▸ **課題**
スイス在住のフルート指導者へのインタビューを、最後の文のあとから引き継いで書き進めてください。

シリーズ「イシスの推しメン」で今回話を聞いたのは、スイス在住のフルート指導者。なぜ彼女は「海外在住の日本人やその子どもたちに、イシスを勧めたい」と熱弁をふるうのか。そこには編集稽古の真髄があった。

 

聞き手:エディスト編集部(川野貴志ほか)

推しメン プロフィール

田中志歩
フルート指導者、スイス在住。ケルン音楽大学フルート科を経て、フランクフルト音楽大学フルート科を卒業。イシス編集学校には、2021年基本コース47期[守]カンテ・ホンド教室入門。応用コース47期[破]は脈診カーソル教室(華岡晃生師範代)で学ぶ。37[花伝所]では中村麻人花伝師範の指導熱に焚き付けられ、放伝後すぐに50[守]の師範代へ。整然とした話しぶりと、さばさばとした豪快な笑い声が魅力。3児の母。埼玉県所沢市出身。


■18歳で単身ドイツへ
 スイス在住フルート指導者がイシス編集学校に出会うまで

――田中さんはスイスにお住まいなんでしたっけ。

そうです、ヨーロッパ生活はもう20年以上になりますね。スイスのチューリヒで夫と子ども3人の5人で暮らしています。

――ヨーロッパに移住したきっかけは?

高校を卒業してすぐドイツに行ったんです。フルートを当時から練習していて、その先生から「ドイツの音大もいいわよ」って勧められて。語学は、高校の夏休みに東京・青山にある「ゲーテ」というドイツ語学校に通ったり、高校の卒業式の前からドイツに移り住んでちょっと準備したくらいでしたね。

――18歳で単身ドイツ留学とは、相当にタフなご経験ですね。

もう、泣きながら生活してましたよ(笑)。音大にいるあいだは、あまりドイツ語もわからなくて、友達に聞いてなんとか授業についていった感じです。

――いまも音楽のお仕事をなさってるんでしょうか。

子どもが3人いるので子育てを中心に、自宅でフルートのレッスンをしたり、ドイツ語や英語から日本語への翻訳を請け負ったりしています。

――ヨーロッパ生活のなかで、どうやってイシス編集学校に出会ったんでしょう?

最初は松岡正剛校長の著作に出会いました。10年くらい前でしょうか、ドイツの音大への留学中、一時帰国したときに本屋で『17歳のための世界の日本の見方』をたまたま見つけたんです。当時の私は、ヨーロッパで生活しているけれど、アイデンティティは日本人というところで、ふたつの世界が自分のなかにある感覚でした。この本にはそんな感覚が書かれていて、おもしろい人がいらっしゃるんだなと思ったんです。

▸ **データ**
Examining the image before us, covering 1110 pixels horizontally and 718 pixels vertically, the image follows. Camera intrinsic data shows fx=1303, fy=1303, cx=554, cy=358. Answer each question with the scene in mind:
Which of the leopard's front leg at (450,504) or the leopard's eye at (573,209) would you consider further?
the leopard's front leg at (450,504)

▸ **解答**
――ふたつの世界をまたいで見るという感覚を捉えているのが新鮮だったんですね。

そのあとスイス人の夫と出会って、スイスに引っ越したんですが、2020年ころコロナ禍で日本に帰れなくなったんですね。そのときは一番下の子が小学校にあがるくらいまで大きくなって、自分の時間ができたので何か始めようかなと。ヨガで身体を鍛え始めたので、次はアタマかなと考えていたときに『17歳』の本のことを思い出して、ネットで調べたという感じですね。


■「日本人」は怖かった
 海外在住の日本人に、編集学校を勧める理由

――イシス編集学校は完全にオンラインでのプログラムですから、海外にいながらでもまったく問題なく受講できるのが魅力ですね。コロナ禍での新たな習い事、ワクワクされたのでは。

それが、私の場合は「日本語大丈夫かな」っていう不安がかなりありました(笑)。日本を離れて20年以上経っていたし、高校を卒業してからはドイツ語で話していたので、大人の日本人として日本語での会話をした経験がなくて……。

――イシスが、大人になって初めての「日本人コミュニティ」だったわけですね。

そう。だから、日本人に対して勝手に壁を作ってましたね。「日本人って怖い!」「失敗したら絶対怒られる!」って思い込んでて(笑)。でも花伝所で、みっちり指導を受けているうちにそういう恐れはすーっと溶けていく感覚がありました。

――「日本人」という属性への見方が変わったと。

イシス編集学校の体験は「学びになった」ということ以上に「セラピー作業になった」かもしれません。ほかにも、応用コース[破]のカリキュラムのなかで自分史を作ったときも、人生の棚卸しができた感覚でした。
自分史を書き出すということは、私が高校を卒業してから、ドイツ語やフランス語で経験してきた25年間を、はじめて日本語で理解するという作業だったんです。「スイスにいる自分」と「日本にいた自分」のギャップがすこし縮まったといいますか。ようやくスタート地点に立てたなって思ったんですよね。

――ほうほう、自分自身を編集し直すという、イシスの本質を体験なさったんですね。

自分自身の編集といえば、[守]の「たくさんの私」というお題もとても衝撃的でした。これで、子どもたちへの見方がガラッと変わりました。

――「たくさんの私」いえば、「私は◯◯な□□である」と30以上書き出すというイシスの名物お題ですね。推しメンインタビューでは、久野美奈子さんも感激しておられました

私のなかに30以上の私があるということは、子どもたちのなかにもそれくらいあるということ。それなら「わからなくて当然だ」と思ったんです。違うのが当たり前、わからないのが当たり前ということを前提にできるようになりました。
自分とは違う意見も排除せず、いったん取り入れて理解する姿勢はとても大事なものですよね。イシスに通底している価値観は日本以外でも通用するし、海外でもかならず必要とされるものだと思います。だから自分の子どもたちには、「お母さんはこういう学校で学んでいるよ」って日々話していますね。

――松岡校長の『17歳のための~』で田中さんが共鳴したのは、「たくさんの私」を内包していてもよいという考え方なのかもしれませんね。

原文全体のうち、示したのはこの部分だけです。